Le site archéologique de Medina az-Zahara

Située à quelques kilomètres de Cordoue, Medina az-Zahara aurait été fondée (comme le veut la légende) par Abd al-Rahman III, en hommage à l’une de ses favorites. Pendant les vingt dernières années de sa vie (940-960), le calife s’ingénia à faire sortir de terre une ville entière sur une superficie de 100 ha. L’opération s’avéra être un véritable gouffre financier. Le calife fit appel aux meilleurs architectes, aux ouvriers et aux artisans les plus talentueux pour donner naissance à son rêve. Selon les archéologues, la construction de cette œuvre quasi pharaonique mobilisa quelque 10 000 ouvriers. Al-Hakam II,  fils d’Abd al-Rahman, mena à terme la tâche paternelle. Les historiens se seraient régalés de la présence d’une telle entreprise urbanistique si le site n’avait pas été détruit par les berbères … et redécouvert qu’en 1910 !


Medina az-Zahara est bâtie sur trois terrasses successives. Sur la terrasse supérieure, on trouvait l’Alcazar, les parties privées de la cour du calife, les bâtiments administratifs et quelques habitations des dignitaires du régime.
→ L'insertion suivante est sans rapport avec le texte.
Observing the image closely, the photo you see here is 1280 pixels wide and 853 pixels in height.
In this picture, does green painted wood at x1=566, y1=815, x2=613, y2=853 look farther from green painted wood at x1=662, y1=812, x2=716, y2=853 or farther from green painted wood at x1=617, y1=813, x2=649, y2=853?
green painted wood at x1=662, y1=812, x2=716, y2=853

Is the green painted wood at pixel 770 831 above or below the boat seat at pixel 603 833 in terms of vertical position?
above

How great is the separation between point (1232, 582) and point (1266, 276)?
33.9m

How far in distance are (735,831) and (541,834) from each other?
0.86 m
La partie centrale comprend la majeure partie du Palais, ses jardins ainsi que le grand salon de réception généralement appelé Salon doré. Construit entre 952 et 957, il reprend les canons de beauté de la Mosquée de Cordoue. Ce salon avait pour vocation de recevoir les hôtes prestigieux pour y célébrer les fêtes. Les trois nefs centrales conservent de beaux restes, notamment sur les chapiteaux des colonnes en marbre et sur les murs intérieurs. Ce niveau intermédiaire comprenait également un haut jardin, clos par des murailles qui le séparait de la Medina.
Sur la dernière terrasse demeurent quelques vestiges de la mosquée. D’après certains chroniqueurs, elle fut bâtie en 48 jours.
Si, aujourd’hui, la cité palatine n’est plus qu’un vaste champ de ruines, Medina al-Zahara défrayait les commentaires des chroniqueurs de l’époque, qui n’hésitaient pas à la comparer à Byzance.